» **Instructions**:
**1)** According to the note on baselines and OOBs, into which database table is an OOB inserted?
**2)** Pick up the note on baselines and OOBs after its final sentence.

To read about the new OOB design, see Design-New OOB
The JIRA related to this is: http://jira.rhq-project.org/browse/RHQ-1071
Baselines are calculated periodically that consist of a min/max/average for a measurement over a period of time (on the order of days - 1 day, 3 days or 7 days typically). Baselines are normally recalculated every X days, where X is typically 1 or 3.
Once a baseline is calculated, if a measurement is collected that is more than 5% higher than the baseline max, or more than 5% lower than the baseline min, an OOB is inserted into the database (RHQ_MEASUREMENT_OOB) to indicate a collection was out of bounds from the normal values most recently seen.
A resource that has 1 or more OOBs associated with it is considered a "problem resource" because its measurements have come in out of bounds from its normal past activity.
The concept of baselines is fine - they represent a known range of normal measurement values over a recent period of time.
The concept of OOBs, which sounds fine in theory, actually produces less-than-useful results in practice. Some of it is due to the way we currently implement it, and some of it is based on the semantics of the measurement in question.
To illustrate the point, I will give some examples that I have actually seen happen.
These examples are from a large environment I was running. I was running a 4-server cloud that managed over 200 agents. The data that was in the database included close to a months worth of measurement data. During this time period, the server and agents were shutdown for long periods of time (hours to days) and restarted and ran for long periods of time (again, for hours to days).
Here is the first example for annoying OOB behavior. I had shutdown all servers/agents the night before. I then completely truncated the OOB and baseline tables (to start from scratch). The next day, I started up a new server and forced it to generate new baselines (so, baselines are now new and up to date). I then started a single agent on the same box as where the server was running.
Within a few minutes (if that) I got over 100 OOBs generated. About 10 minutes later this number doubled to almost 200 OOBs.

» **Material**:
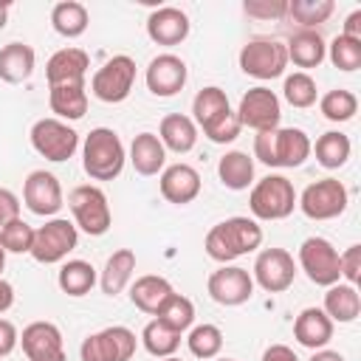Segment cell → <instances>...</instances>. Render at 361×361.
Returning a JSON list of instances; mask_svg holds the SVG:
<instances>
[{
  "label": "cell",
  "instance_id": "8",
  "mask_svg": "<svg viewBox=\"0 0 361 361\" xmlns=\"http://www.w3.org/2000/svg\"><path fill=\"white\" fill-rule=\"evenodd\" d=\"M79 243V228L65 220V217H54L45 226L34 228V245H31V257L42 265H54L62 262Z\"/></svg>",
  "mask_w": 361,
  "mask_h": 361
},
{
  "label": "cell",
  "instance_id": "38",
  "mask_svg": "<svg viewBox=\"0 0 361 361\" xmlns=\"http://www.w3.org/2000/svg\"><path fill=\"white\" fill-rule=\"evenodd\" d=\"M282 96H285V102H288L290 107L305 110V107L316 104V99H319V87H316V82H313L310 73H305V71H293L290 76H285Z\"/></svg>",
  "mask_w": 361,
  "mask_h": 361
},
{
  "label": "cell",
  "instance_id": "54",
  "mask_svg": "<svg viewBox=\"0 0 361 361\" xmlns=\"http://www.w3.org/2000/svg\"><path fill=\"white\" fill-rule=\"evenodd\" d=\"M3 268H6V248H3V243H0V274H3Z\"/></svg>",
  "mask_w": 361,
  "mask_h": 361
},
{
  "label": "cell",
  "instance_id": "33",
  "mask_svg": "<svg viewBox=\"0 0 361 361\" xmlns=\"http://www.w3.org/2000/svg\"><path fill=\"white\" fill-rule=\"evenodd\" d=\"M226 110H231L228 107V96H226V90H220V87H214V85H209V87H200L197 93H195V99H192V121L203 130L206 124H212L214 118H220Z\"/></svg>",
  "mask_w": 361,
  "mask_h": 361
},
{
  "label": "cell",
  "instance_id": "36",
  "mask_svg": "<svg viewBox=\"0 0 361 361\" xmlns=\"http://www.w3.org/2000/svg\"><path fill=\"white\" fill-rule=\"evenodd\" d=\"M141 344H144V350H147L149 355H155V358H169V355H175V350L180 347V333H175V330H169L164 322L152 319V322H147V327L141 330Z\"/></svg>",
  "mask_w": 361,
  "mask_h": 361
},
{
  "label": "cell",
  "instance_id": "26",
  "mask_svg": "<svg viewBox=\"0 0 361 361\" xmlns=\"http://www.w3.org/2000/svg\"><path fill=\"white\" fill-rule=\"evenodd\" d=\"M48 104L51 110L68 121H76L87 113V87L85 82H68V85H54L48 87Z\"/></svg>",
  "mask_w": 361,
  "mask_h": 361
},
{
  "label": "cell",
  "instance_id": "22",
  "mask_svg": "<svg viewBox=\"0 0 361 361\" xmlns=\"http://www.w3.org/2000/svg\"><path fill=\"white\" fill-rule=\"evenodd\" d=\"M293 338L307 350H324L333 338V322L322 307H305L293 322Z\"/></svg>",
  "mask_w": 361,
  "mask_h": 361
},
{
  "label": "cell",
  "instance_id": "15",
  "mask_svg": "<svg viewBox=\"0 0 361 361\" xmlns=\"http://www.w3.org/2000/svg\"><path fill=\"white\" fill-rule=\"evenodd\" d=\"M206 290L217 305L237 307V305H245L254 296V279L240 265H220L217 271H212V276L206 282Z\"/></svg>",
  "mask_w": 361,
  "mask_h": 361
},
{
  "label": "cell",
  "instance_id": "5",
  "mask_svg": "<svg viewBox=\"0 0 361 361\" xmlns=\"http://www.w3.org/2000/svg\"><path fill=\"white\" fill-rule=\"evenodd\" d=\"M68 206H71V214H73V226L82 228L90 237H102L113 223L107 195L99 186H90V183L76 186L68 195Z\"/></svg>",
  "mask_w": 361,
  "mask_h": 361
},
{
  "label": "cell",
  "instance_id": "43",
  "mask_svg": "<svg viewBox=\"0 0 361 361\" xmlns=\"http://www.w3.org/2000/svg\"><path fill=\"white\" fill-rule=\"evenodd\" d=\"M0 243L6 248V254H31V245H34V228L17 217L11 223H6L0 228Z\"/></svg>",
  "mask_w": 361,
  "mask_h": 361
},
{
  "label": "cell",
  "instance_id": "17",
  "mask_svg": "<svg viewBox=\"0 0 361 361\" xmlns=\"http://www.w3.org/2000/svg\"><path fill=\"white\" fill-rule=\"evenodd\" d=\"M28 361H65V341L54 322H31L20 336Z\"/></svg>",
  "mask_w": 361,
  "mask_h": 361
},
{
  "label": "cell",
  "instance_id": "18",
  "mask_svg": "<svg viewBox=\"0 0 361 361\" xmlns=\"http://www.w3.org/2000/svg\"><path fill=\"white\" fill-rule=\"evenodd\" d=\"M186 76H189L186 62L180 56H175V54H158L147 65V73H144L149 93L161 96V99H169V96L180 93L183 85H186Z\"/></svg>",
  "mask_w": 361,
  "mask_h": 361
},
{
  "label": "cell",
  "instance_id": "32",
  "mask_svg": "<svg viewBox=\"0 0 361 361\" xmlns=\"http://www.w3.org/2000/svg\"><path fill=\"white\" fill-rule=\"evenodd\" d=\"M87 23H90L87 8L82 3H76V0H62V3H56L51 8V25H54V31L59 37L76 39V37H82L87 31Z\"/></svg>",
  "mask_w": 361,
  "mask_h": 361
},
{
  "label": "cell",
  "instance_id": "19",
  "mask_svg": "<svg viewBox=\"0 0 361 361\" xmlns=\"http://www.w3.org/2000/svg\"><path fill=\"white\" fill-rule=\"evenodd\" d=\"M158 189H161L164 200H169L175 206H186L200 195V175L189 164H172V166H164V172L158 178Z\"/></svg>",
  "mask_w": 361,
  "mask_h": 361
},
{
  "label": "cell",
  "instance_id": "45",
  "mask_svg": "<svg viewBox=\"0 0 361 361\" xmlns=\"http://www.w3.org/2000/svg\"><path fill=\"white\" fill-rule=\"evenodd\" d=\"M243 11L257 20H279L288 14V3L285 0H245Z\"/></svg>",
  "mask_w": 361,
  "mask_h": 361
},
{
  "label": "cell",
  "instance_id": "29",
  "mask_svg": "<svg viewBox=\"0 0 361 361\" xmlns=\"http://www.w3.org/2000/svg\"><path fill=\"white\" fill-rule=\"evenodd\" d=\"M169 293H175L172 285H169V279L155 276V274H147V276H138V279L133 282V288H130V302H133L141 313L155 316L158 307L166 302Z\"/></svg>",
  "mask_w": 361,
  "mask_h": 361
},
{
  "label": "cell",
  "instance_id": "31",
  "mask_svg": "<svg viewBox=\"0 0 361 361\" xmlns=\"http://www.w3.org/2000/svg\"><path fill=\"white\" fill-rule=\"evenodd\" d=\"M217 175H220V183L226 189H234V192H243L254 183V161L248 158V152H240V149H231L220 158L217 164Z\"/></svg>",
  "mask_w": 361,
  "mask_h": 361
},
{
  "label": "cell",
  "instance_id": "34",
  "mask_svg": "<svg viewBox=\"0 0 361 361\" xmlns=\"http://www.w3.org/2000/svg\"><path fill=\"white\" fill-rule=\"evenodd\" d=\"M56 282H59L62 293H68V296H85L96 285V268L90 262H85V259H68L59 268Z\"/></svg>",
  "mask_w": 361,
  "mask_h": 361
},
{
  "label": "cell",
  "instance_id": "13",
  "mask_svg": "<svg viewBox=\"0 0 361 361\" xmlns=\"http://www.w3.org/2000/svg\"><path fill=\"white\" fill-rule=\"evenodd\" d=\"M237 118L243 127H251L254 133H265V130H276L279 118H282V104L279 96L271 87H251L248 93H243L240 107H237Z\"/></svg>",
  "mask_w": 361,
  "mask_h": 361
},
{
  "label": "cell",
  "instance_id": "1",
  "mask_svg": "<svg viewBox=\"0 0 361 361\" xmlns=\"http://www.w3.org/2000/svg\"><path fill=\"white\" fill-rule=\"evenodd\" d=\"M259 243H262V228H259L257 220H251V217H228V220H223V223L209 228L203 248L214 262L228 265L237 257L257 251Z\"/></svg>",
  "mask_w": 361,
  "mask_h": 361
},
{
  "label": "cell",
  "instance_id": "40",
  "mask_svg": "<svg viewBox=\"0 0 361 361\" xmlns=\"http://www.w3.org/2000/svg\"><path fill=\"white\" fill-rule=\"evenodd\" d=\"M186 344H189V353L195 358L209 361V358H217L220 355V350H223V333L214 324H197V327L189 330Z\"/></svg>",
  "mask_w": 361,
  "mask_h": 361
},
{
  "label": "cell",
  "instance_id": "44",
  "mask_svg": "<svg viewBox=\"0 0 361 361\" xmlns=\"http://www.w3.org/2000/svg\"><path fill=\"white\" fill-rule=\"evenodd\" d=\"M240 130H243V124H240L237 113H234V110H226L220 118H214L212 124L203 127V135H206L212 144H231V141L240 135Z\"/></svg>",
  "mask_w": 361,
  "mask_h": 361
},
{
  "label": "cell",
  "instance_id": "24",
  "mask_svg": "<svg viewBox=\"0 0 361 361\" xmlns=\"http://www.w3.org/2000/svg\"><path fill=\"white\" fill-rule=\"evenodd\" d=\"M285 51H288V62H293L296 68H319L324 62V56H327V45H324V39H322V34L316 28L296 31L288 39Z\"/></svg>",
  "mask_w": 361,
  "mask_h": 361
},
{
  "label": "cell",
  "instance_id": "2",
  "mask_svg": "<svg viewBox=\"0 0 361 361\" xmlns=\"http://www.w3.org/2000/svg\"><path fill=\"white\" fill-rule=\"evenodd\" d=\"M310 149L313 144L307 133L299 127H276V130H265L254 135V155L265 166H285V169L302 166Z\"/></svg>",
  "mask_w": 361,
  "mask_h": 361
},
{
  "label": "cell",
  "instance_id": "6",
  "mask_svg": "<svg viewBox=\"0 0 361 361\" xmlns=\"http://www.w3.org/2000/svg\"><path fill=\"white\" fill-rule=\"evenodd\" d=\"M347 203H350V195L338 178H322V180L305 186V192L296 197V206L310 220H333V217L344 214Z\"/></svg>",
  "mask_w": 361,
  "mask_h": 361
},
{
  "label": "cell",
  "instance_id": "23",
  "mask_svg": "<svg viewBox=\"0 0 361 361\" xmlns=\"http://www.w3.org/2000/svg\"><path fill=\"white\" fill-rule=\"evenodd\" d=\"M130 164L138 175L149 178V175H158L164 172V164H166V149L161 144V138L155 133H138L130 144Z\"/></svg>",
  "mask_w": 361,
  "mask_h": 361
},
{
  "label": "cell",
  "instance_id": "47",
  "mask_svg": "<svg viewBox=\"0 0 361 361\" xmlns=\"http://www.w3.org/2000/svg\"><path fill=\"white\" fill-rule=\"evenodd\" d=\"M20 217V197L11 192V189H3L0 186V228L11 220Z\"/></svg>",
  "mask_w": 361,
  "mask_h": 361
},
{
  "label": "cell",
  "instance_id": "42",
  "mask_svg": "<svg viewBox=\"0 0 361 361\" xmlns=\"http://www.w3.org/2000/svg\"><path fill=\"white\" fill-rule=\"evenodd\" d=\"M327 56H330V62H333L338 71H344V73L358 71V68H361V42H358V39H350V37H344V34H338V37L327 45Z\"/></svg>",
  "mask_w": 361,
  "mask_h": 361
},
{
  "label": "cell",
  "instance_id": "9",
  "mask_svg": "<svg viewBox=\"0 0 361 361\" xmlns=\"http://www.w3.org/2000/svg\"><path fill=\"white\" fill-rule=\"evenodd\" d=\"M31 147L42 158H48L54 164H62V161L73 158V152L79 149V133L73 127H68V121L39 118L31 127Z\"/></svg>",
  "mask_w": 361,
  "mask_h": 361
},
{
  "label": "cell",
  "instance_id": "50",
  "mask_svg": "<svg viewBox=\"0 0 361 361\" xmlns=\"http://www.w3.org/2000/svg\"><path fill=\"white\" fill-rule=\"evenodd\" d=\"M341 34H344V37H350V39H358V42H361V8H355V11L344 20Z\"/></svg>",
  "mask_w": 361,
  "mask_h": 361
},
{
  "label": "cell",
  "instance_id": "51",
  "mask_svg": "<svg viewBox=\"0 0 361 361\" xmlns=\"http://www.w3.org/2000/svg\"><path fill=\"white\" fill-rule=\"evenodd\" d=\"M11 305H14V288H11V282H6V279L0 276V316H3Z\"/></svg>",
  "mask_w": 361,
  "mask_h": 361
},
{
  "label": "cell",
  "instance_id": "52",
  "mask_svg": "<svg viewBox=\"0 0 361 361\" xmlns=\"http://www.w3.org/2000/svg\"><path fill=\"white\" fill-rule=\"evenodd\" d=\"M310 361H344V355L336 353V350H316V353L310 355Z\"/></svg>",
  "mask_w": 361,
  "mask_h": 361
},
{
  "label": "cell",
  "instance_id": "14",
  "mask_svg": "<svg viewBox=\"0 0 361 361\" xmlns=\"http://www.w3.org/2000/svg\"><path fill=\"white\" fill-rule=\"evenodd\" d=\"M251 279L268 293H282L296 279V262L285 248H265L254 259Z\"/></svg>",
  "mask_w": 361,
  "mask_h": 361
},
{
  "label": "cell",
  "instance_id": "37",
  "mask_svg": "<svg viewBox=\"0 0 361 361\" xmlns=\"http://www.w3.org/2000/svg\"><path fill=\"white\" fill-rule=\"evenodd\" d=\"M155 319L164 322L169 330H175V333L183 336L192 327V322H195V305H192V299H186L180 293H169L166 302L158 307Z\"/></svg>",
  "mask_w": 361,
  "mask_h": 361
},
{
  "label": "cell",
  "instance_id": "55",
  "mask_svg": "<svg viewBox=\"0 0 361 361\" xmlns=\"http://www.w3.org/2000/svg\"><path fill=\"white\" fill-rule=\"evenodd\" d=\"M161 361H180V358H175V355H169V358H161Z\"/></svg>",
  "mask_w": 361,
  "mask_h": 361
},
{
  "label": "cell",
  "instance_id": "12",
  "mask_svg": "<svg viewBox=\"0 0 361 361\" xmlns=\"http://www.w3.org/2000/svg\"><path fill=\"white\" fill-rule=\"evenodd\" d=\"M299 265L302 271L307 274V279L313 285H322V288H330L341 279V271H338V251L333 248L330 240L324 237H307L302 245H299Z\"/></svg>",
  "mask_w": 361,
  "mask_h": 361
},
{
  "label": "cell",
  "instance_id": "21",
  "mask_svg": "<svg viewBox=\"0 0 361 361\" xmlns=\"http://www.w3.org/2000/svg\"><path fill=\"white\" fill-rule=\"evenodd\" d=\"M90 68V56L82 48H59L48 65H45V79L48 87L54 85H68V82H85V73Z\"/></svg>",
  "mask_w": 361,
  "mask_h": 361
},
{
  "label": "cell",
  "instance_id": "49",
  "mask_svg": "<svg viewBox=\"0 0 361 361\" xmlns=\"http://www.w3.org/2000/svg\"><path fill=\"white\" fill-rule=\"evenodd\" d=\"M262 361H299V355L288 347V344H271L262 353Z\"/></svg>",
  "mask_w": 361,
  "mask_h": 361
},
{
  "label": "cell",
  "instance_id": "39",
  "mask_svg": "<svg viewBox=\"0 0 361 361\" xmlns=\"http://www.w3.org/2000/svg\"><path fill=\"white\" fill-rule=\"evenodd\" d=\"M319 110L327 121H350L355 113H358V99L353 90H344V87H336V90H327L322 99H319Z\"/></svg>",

» **Results by task**:
**1)** RHQ_MEASUREMENT_OOB

**2)**
(note that none of these OOBs were coming from perftest plugin resources - I updated the perftest plugin and fixed it so it will not generate boat loads of artificial OOBs - so all OOBs were true OOBs in true resources)
Also note that I only have a single agent running. 1 agent, less than 15 minutes or so generating 200 OOBs. Extrapolate that out - 1 agent in 1 hour = 800 OOBs. 100 agents in 1 hour = 80,000 OOBs. 100 agents in 1 day ~~ 2M OOBs.
Now, this was after the server and agents were down for several hours. So, the baselines included data that were several hours old and didn't include data from the newly started server and agent. Things like system memory usage, server thread count and the like are now going to be potentially very different when they were the last time the systems were running. Because of this, many metrics will have values that are no longer within the range of the baseline that was calculated based on data from days ago, hence, for every measurement collection in question, an OOB will be inserted in the DB.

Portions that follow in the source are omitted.